Proposed increase to basic postage rate but with new concession rate stamp30 January 2014
- Australia Post to notify the ACCC of proposed increase in the basic postage rate from 60 to 70 cents.
- Australia Post proposes the introduction of a concession rate stamp to maintain 60 cent postage for 5.7 million eligible Australians until 2017.
- Price increase is set to flow through as additional payments to Licensed Post Office operators, which will help maintain the viability of nationwide Post Office network.
Australia Post will tomorrow lodge a notification with the Australian Competition and Consumer Commission (ACCC) proposing to increase the basic postage rate (BPR) from 60 cents to 70 cents.
Included in the notification is a proposal to introduce a concession rate stamp for eligible Australians to continue to have access to 60 cent postage for standard letters until 2017.
Australia Post has only increased the BPR three times over the past 22 years, with the last in 2010. During this period, the price of a basic stamp in Australia has increased by 33 per cent (from 45 cents to 60 cents), whereas CPI has increased in the same period by more than 70 per cent, and most operating costs by over 100 per cent.
"The current stamp price no longer reflects the true cost of delivering each letter and stamp price increases have not kept up with inflation," said Ahmed Fahour, Managing Director & CEO of Australia Post.
"This 10 cent increase will allow us to partially offset the growing losses that we are seeing in our letters business. At 70 cents the Australian domestic stamp will remain among one of the lowest prices in the OECD."
In the face of falling letter volumes, Australia Post made a loss of $218 million in its regulated mail business in the 2012/13 financial year, the domestic mail business losing $147 million. This followed a loss of $114 million in the previous year.

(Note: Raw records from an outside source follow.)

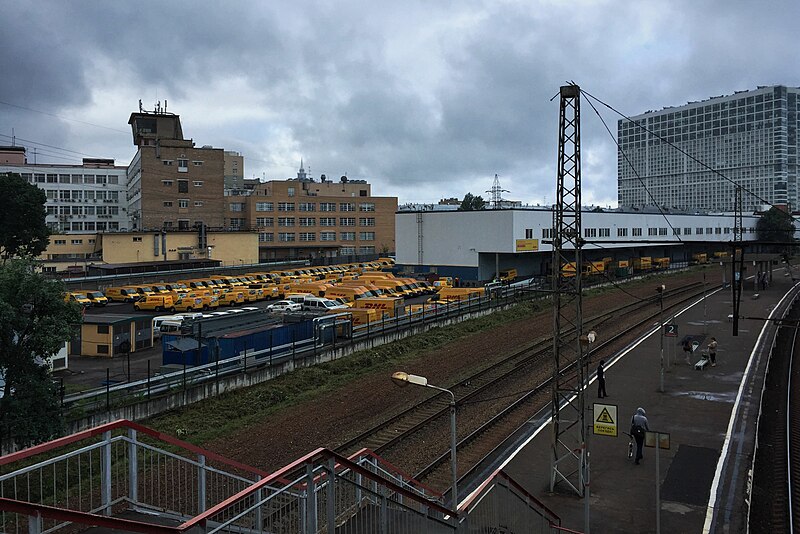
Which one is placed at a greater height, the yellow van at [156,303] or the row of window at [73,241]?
the row of window at [73,241]

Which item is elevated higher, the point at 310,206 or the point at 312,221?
the point at 310,206

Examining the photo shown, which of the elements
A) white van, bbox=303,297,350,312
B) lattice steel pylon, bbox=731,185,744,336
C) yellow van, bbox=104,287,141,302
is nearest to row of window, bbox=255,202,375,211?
yellow van, bbox=104,287,141,302

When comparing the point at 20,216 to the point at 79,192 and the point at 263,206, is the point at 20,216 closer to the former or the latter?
the point at 263,206

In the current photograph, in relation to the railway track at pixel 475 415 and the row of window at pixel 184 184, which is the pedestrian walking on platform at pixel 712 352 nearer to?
the railway track at pixel 475 415

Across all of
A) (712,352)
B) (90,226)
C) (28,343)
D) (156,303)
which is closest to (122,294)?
(156,303)

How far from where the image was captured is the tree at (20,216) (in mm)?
51781

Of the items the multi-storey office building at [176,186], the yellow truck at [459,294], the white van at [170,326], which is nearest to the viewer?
the white van at [170,326]

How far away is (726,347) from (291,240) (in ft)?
211

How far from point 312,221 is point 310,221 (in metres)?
0.29

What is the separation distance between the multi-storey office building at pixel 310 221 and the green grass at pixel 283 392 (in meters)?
49.6

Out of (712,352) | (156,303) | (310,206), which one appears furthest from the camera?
(310,206)

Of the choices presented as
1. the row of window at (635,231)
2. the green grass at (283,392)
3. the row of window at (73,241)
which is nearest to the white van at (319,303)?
the green grass at (283,392)

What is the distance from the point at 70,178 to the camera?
3521 inches

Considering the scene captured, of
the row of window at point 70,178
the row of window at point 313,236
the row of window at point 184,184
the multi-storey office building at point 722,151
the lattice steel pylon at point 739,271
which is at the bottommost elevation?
the lattice steel pylon at point 739,271
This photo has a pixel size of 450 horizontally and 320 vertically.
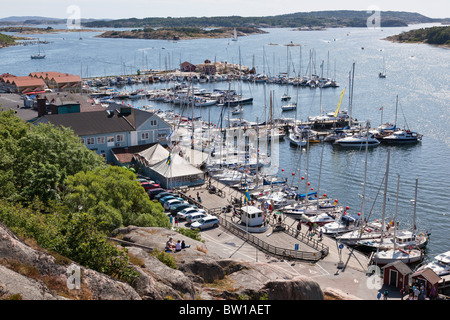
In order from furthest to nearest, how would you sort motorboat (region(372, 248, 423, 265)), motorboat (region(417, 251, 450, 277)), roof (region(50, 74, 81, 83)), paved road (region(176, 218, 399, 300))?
1. roof (region(50, 74, 81, 83))
2. motorboat (region(372, 248, 423, 265))
3. motorboat (region(417, 251, 450, 277))
4. paved road (region(176, 218, 399, 300))

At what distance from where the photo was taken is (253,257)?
33.7 metres

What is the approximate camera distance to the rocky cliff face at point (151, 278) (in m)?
14.3

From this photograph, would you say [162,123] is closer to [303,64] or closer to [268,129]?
[268,129]

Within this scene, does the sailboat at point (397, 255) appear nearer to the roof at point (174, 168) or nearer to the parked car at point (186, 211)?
the parked car at point (186, 211)

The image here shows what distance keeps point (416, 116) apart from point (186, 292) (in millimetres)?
87669

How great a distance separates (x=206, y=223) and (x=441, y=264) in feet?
60.5

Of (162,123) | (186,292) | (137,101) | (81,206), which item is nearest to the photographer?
(186,292)

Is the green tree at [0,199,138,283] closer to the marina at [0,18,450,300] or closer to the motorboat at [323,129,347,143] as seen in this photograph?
the marina at [0,18,450,300]

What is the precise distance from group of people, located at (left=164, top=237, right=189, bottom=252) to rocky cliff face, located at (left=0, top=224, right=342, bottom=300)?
1.08 ft

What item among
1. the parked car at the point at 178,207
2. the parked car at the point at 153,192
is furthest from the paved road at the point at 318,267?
the parked car at the point at 153,192

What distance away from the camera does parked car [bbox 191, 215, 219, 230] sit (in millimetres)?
39141

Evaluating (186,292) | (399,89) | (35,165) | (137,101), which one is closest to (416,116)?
(399,89)

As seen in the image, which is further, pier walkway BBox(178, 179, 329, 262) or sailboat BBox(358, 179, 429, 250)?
sailboat BBox(358, 179, 429, 250)

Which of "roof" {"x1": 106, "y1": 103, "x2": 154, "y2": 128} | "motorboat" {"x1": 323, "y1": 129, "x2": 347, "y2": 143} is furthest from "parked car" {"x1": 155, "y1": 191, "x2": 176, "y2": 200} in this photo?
"motorboat" {"x1": 323, "y1": 129, "x2": 347, "y2": 143}
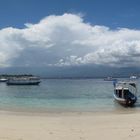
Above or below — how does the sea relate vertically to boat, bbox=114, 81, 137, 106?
below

In FY2012/13, letter volumes were down 231 million - or 6.4 per cent - on the previous year. Over the past five years, the volume of domestic letters posted in Australia has declined by around 1 billion items - from 4.6 billion in FY 2007/08 to 3.6 billion in FY12/13. Meanwhile, the size of Australia Post's domestic delivery network has continued to expand in line with the growth of Australia's population - from 10.5 million addresses in June 2008 to 11.2 million addresses in June 2013.
"As more and more Australians communicate and transact online, letter volumes continue to decline at a rapid rate. Today, the average number of letters delivered per letterbox each day is 1.5, down from 2.0 in 2008 and a decrease of 25 per cent. This is a consistent trend all around the world," said Mr Fahour.
"We are always reluctant to increase the price of postage but we know that it's absolutely necessary to maintain essential services and support our critical retail network of more than 4,400 outlets.
"Importantly, this price increase will flow through to all Licensed Post Office operators in the form of increased payments, which will help maintain their viability.
"We are very mindful of the potential cost-of-living impact this increase might have on Australians - particularly pensioners, job-seekers and low-income earners and that's why we're proposing the introduction of the Concession Stamp Rate. The 60 cent rate would be held until 2017, in effect maintaining the stamp price at the same cost for seven years for those 5.7 million eligible Australian customers," added Mr Fahour.
Concession rate stamps will be available to any individual who has a Commonwealth Government concession card. Eligible customers will be required to register for an Australia Post concession card - details on the registration process will follow completion of the ACCC notification process. It's estimated that approximately 5.7 million Australians will be able to access concession rate stamps.
Australia Post is proposing the introduction of the new stamp price from 31 March 2014. Any increase to the BPR will have a flow on effect to the prices of business mail and business customers will be contacted over the coming days with full details of any potential changes.